### Task directions
Below are several records. Retype exactly those lines running from the one with "Consider this experimental" through the one with "They generated two", end lines included, and no others.

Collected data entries
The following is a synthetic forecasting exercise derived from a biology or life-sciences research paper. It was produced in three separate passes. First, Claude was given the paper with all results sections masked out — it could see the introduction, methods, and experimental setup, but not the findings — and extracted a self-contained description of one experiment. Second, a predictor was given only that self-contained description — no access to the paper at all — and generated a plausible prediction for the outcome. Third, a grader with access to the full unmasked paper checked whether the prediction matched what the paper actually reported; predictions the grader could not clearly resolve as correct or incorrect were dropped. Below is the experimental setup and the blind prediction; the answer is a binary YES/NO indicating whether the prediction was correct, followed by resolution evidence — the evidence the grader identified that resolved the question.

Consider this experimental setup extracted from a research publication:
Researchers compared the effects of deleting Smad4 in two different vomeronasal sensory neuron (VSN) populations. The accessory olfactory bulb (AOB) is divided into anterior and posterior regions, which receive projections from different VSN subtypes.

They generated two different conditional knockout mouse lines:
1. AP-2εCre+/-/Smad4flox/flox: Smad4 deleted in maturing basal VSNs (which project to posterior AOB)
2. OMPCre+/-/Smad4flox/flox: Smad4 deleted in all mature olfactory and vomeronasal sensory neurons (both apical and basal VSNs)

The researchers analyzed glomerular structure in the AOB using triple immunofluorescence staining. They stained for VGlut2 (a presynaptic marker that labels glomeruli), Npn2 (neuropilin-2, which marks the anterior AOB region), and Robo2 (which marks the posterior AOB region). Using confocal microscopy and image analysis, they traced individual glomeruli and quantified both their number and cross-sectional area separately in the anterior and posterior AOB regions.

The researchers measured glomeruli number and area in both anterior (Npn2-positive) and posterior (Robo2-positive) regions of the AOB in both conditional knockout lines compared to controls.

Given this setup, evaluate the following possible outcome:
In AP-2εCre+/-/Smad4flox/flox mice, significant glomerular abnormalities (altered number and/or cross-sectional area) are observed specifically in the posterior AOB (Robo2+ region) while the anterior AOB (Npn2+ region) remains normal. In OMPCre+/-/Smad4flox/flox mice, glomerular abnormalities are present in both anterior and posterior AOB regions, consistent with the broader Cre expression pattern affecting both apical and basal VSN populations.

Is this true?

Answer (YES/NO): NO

### Task result
Consider this experimental setup extracted from a research publication:
Researchers compared the effects of deleting Smad4 in two different vomeronasal sensory neuron (VSN) populations. The accessory olfactory bulb (AOB) is divided into anterior and posterior regions, which receive projections from different VSN subtypes.

They generated two different conditional knockout mouse lines:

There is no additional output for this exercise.